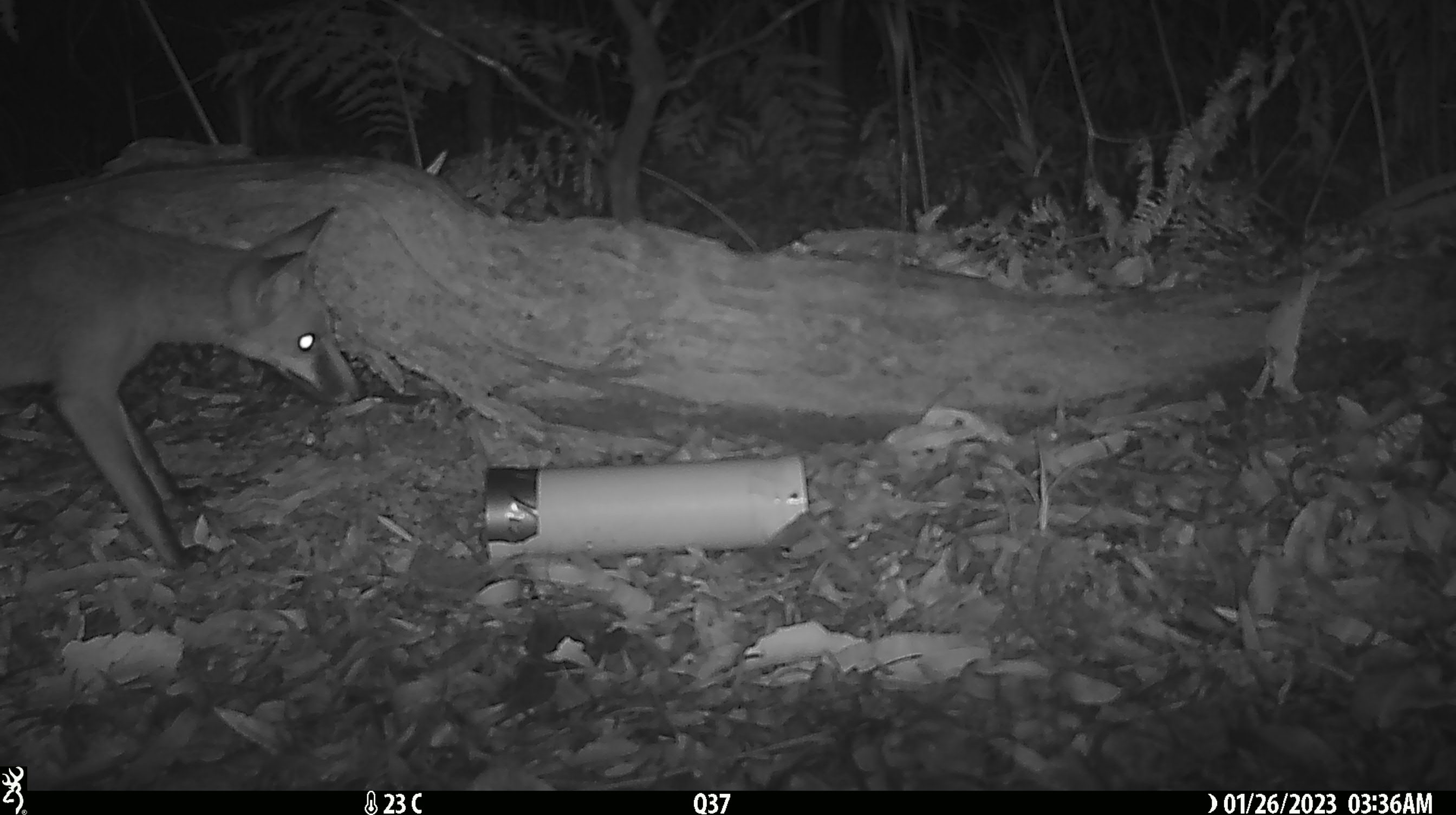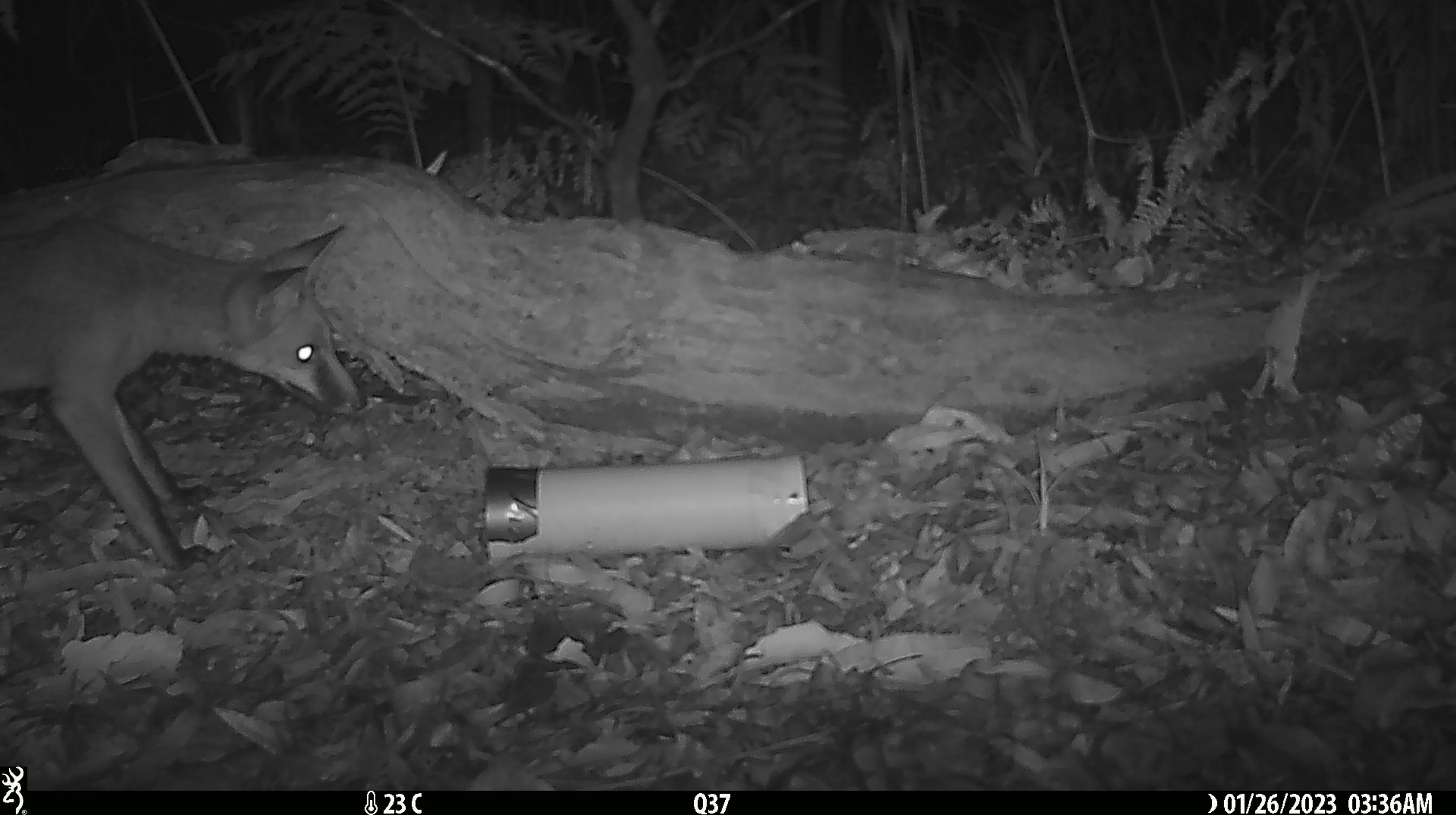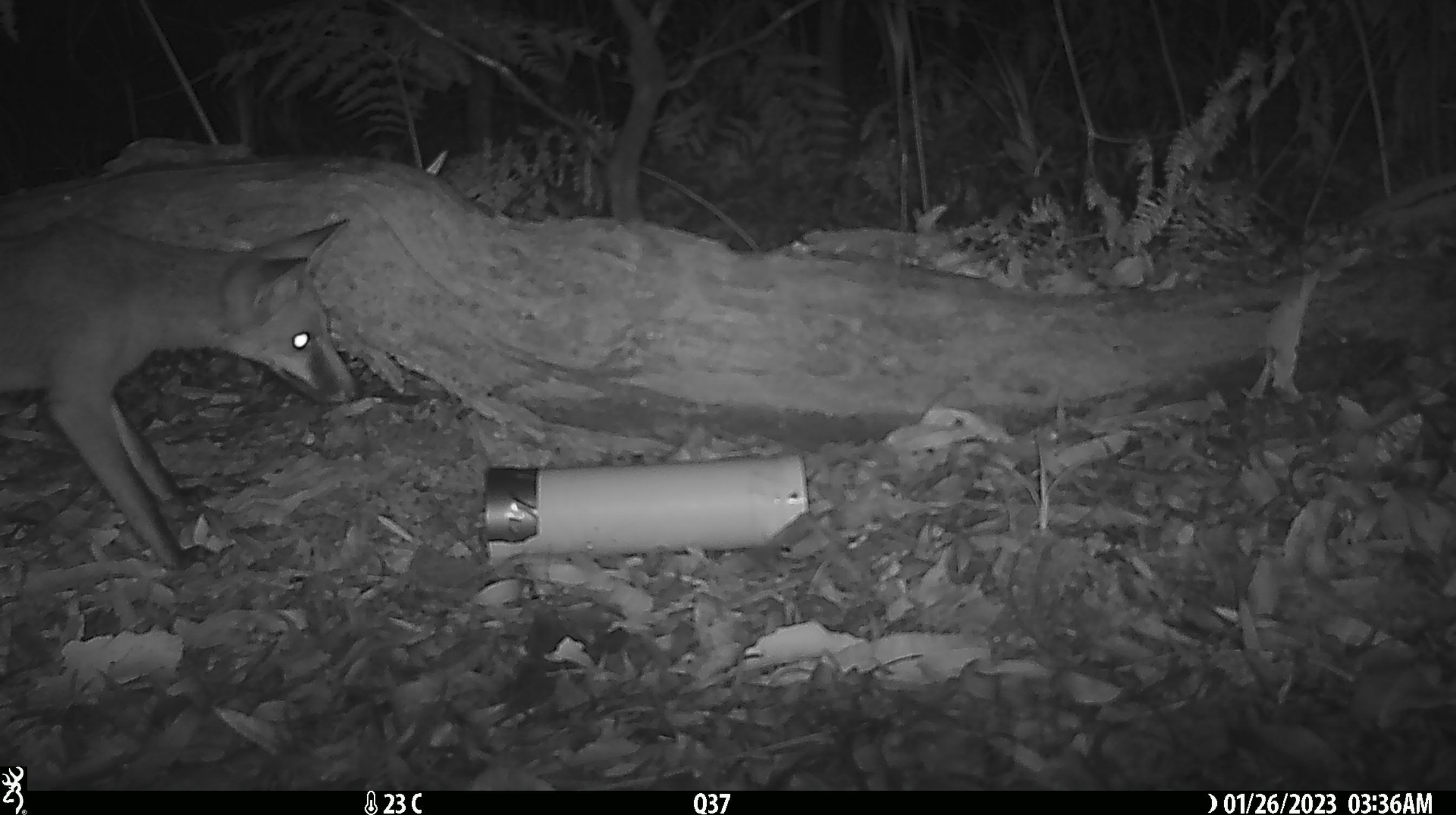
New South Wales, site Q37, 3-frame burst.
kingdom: Animalia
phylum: Chordata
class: Mammalia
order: Carnivora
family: Canidae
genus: Vulpes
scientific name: Vulpes vulpes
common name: red fox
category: fox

====================

> _WHAT YOU HAVE TO DO_
Nothing but the lines from the one that contains "kingdom: Animalia" through the end of the listing above should be copied, each exactly as written.

> _RESULT FOR THIS TASK_
kingdom: Animalia
phylum: Chordata
class: Mammalia
order: Carnivora
family: Canidae
genus: Vulpes
scientific name: Vulpes vulpes
common name: red fox
category: fox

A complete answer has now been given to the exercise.